News

New work on an Air Quality Monitoring system

Dr. Rudy Arthur has been working together with the Haywards Heath Town Council and Haywards Heath Green Party on an Air Quality Monitoring system. Thanks to an award from Exeter’s Strategic Priorities Fund we were able to construct an innovative solar powered, semi-permanent pollution monitoring installation that provides near real time updates on Air Quality. Read more on the Haywards Heath Green Party website.

New paper: Good and bad events: combining network-based event detection with sentiment analysis

Iraklis and Hywel have recently published a new paper Good and bad events: combining network-based event detection with sentiment analysis in Social Network Analysis and Mining.

The huge volume and velocity of media content published on the Web presents a substantial challenge to human analysts. In prior work, we developed a system (network event detection, NED) to assist analysts by detecting events within high-volume news streams in real time. NED can process a heterogeneous stream of news articles or social media user posts, combining text mining and network analysis to detect breaking news stories and generate an easy-to-understand event summary. In this paper, we expand the NED event detection and summarisation approach in two ways. First, we introduce a new approach to named entity disambiguation for tweets, which contain minimal information due to brevity. Second, we apply sentiment analysis techniques to documents associated with a detected event to characterise the event as either broadly ‘positive’ or ‘negative’ based on media portrayal. Our expansion focuses on Twitter streams since Twitter has become an important news dissemination platform and is often the site where emerging events are first seen. To test the extended methodology, we apply it here to three data sets related to political elections in the UK and the USA. The addition of sentiment analysis to the NED event detection methodology improves the insight gained by the user by allowing quick evaluation of the perceived impact of an event. This approach may have potential applications in domains where public sentiment is relevant to decision-making around events, such as financial markets and politics.

New Research and Innovation blog post: Data Science for Climate Resilience in East Africa

Rudy and Josh have been working with TIST, an international network of small groups of farmers who plant trees.

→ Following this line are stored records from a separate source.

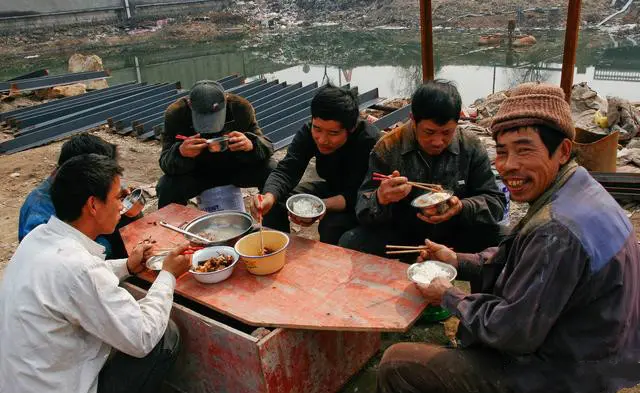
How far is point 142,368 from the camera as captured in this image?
2387 millimetres

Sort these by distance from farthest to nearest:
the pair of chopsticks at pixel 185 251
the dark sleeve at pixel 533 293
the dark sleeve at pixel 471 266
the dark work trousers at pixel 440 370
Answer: the pair of chopsticks at pixel 185 251, the dark sleeve at pixel 471 266, the dark work trousers at pixel 440 370, the dark sleeve at pixel 533 293

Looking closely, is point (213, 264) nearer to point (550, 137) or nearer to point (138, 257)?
point (138, 257)

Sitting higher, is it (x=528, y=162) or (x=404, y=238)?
(x=528, y=162)

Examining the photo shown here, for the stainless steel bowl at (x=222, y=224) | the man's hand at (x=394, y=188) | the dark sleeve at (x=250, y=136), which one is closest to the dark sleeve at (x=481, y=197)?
the man's hand at (x=394, y=188)

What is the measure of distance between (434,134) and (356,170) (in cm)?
86

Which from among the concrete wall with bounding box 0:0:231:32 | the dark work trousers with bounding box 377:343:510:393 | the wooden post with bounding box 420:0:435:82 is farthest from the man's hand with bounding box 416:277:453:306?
the concrete wall with bounding box 0:0:231:32

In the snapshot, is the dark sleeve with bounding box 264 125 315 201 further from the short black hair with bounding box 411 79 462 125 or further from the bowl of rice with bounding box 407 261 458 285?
the bowl of rice with bounding box 407 261 458 285

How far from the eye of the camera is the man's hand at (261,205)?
3082 millimetres

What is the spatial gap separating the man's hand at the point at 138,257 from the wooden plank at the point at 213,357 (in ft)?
0.33

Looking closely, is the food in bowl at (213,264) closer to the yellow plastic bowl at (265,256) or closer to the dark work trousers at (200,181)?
the yellow plastic bowl at (265,256)

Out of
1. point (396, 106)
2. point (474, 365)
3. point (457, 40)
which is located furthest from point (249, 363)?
point (457, 40)

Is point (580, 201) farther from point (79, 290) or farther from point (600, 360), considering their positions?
point (79, 290)

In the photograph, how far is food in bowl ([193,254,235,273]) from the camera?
102 inches

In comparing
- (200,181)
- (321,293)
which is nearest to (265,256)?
(321,293)
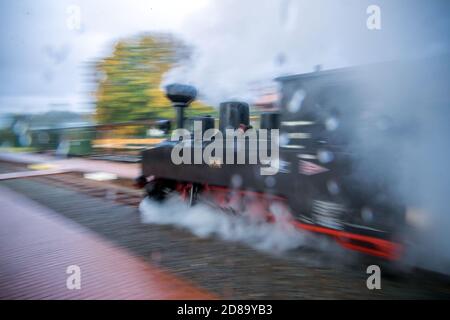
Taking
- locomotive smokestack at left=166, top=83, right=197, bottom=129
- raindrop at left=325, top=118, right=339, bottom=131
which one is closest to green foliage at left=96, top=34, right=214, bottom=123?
locomotive smokestack at left=166, top=83, right=197, bottom=129

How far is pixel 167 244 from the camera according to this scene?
399cm

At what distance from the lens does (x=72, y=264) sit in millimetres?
3385

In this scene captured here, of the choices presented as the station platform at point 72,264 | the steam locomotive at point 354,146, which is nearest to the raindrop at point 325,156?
the steam locomotive at point 354,146

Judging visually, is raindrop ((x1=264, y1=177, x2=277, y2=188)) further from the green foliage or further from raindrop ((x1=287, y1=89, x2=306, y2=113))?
the green foliage

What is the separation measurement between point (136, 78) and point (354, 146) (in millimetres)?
10973

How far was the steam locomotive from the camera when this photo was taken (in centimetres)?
267

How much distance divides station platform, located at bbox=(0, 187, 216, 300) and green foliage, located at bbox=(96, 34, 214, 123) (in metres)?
8.17

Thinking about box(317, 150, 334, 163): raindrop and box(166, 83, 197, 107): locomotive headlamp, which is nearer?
box(317, 150, 334, 163): raindrop

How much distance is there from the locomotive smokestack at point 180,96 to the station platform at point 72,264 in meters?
2.22

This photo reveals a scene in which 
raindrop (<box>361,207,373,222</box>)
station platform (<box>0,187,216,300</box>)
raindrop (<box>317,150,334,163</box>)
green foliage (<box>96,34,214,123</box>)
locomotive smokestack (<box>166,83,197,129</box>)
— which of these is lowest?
station platform (<box>0,187,216,300</box>)

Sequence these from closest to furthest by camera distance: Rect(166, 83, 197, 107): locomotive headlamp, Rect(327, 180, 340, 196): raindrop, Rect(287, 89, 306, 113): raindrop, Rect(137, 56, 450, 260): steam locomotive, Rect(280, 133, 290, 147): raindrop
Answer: Rect(137, 56, 450, 260): steam locomotive → Rect(327, 180, 340, 196): raindrop → Rect(287, 89, 306, 113): raindrop → Rect(280, 133, 290, 147): raindrop → Rect(166, 83, 197, 107): locomotive headlamp

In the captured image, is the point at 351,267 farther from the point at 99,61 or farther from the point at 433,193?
the point at 99,61

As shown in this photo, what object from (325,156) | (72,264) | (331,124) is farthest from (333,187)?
(72,264)

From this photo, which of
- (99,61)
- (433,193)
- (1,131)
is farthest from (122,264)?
(1,131)
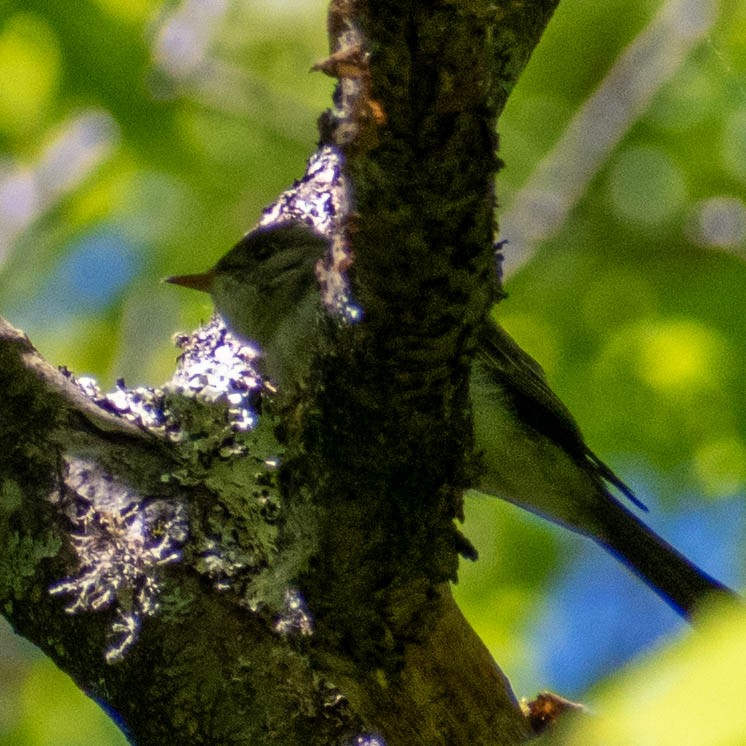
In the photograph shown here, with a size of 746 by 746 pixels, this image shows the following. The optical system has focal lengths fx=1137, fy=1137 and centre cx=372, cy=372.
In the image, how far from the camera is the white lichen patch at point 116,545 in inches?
108

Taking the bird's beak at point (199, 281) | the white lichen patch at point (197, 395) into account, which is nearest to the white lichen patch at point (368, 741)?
the white lichen patch at point (197, 395)

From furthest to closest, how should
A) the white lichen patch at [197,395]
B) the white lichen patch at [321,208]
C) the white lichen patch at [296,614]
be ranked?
the white lichen patch at [197,395] < the white lichen patch at [296,614] < the white lichen patch at [321,208]

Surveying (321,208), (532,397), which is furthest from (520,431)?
(321,208)

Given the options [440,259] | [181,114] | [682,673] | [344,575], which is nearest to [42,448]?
[344,575]

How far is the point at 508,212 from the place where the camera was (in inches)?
216

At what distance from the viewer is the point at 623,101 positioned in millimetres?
5516

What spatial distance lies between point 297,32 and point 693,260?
231 centimetres

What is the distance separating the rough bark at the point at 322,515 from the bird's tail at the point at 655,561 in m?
1.47

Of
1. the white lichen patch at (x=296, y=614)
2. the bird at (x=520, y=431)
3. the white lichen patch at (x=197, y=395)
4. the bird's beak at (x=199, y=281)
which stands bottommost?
the white lichen patch at (x=296, y=614)

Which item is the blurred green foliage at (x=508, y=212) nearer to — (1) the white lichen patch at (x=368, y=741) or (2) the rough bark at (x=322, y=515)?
(2) the rough bark at (x=322, y=515)

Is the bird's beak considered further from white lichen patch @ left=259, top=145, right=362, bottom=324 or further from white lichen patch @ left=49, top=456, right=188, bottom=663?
white lichen patch @ left=49, top=456, right=188, bottom=663

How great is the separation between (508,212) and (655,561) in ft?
6.25

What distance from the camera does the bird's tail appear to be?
429 cm

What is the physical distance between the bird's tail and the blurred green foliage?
89 cm
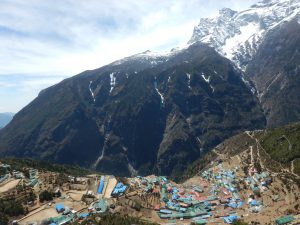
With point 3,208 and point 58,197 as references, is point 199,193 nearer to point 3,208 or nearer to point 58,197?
point 58,197

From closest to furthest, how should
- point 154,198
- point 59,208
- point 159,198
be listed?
point 59,208 < point 154,198 < point 159,198

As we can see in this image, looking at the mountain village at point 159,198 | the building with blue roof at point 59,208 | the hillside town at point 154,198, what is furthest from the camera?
the building with blue roof at point 59,208

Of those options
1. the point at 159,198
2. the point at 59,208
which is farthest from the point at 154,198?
the point at 59,208

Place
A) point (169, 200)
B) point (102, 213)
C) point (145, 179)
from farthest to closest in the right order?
point (145, 179) → point (169, 200) → point (102, 213)

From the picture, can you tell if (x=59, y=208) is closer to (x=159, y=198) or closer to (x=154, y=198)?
(x=154, y=198)

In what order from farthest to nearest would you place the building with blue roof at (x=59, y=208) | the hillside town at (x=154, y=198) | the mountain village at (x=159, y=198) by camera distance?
1. the building with blue roof at (x=59, y=208)
2. the mountain village at (x=159, y=198)
3. the hillside town at (x=154, y=198)

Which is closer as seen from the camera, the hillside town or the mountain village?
the hillside town

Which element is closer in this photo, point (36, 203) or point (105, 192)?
point (36, 203)

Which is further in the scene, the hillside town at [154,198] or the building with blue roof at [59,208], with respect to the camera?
the building with blue roof at [59,208]

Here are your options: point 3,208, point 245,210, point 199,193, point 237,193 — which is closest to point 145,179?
point 199,193

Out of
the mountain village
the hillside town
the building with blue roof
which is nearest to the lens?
the hillside town

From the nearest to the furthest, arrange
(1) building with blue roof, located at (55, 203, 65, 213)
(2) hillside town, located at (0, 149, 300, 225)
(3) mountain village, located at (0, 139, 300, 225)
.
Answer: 1. (2) hillside town, located at (0, 149, 300, 225)
2. (3) mountain village, located at (0, 139, 300, 225)
3. (1) building with blue roof, located at (55, 203, 65, 213)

The University of Exeter’s IDSAI, and Global Systems Institute are working with TIST to quantify and understand TIST’s impacts at landscape scales and on multiple sustainable development goals. We held a meeting at Exeter with farmers involved in TIST to outline a project which could help TIST’s growth and efficacy. Using TIST’s observations, remote sensing and fieldwork we are assessing carbon capture, regreening, vegetation resilience, soil health and biodiversity impacts. Additionally, thanks to a grant from the Turing Institute, we have also been able to analyse TIST’s organisational data to study how factors like female participation and engagement with cluster meetings affect tree planting.

To find out more about their work, you can read the full post on the Research and Innovation blog.

New paper: Is it correct to project and detect? How weighting unipartite projections influences community detection

Tristan, Iain and Hywel have a new paper published in Network Science.

Is it correct to project and detect? How weighting unipartite projections influences community detection

Bipartite networks represent pairwise relationships between nodes belonging to two distinct classes. While established methods exist for analyzing unipartite networks, those for bipartite network analysis are somewhat obscure and relatively less developed. Community detection in such instances is frequently approached by first projecting the network onto a unipartite network, a method where edges between node classes are encoded as edges within one class. Here we test seven different projection schemes by assessing the performance of community detection on both: (i) a real-world dataset from social media and (ii) an ensemble of artificial networks with prescribed community structure. A number of performance and accuracy issues become apparent from the experimental findings, especially in the case of long-tailed degree distributions. Of the methods tested, the “hyperbolic” projection scheme alleviates most of these difficulties and is thus the most robust scheme of those tested. We conclude that any interpretation of community detection algorithm performance on projected networks must be done with care as certain network configurations require strong community preference for the bipartite structure to be reflected in the unipartite communities. Our results have implications for the analysis of detected community structure in projected unipartite networks.